With U.S. stock exchanges closed for the weekend, NVDA shares are coming off Friday’s regular-session close at $190.53, up 1.02% on the day. [1] A small after-hours dip was indicated late Friday, with $190.06 shown after the close on some quote services. [2]
Friday’s tape also reflected holiday-thinned liquidity: one market recap pegged Nvidia’s share volume at about 136.8 million, below its three-month average. [3]

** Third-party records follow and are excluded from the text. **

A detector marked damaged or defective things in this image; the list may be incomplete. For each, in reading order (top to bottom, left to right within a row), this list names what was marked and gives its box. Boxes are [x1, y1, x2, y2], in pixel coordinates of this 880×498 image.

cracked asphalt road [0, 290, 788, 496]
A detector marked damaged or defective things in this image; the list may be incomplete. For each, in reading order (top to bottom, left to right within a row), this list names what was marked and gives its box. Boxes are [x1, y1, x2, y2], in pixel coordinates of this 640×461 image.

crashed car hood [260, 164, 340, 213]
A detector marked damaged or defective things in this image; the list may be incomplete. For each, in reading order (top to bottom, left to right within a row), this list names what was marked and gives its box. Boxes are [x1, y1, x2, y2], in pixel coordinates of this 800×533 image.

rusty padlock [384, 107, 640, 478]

The headline driver: Nvidia and Groq — a licensing-and-talent deal, not a full acquisition
The most market-moving Nvidia development being discussed into the weekend is a non-exclusive licensing agreement with AI chip startup Groq, paired with the hiring of key Groq leadership.
According to Groq’s own announcement, the deal includes a non-exclusive license for Groq’s inference technology, and Groq says its founder Jonathan Ross and president Sunny Madra, along with other team members, will join Nvidia to help scale the licensed technology. Groq also said it will continue to operate as an independent company, with Simon Edwards stepping into the CEO role. [4]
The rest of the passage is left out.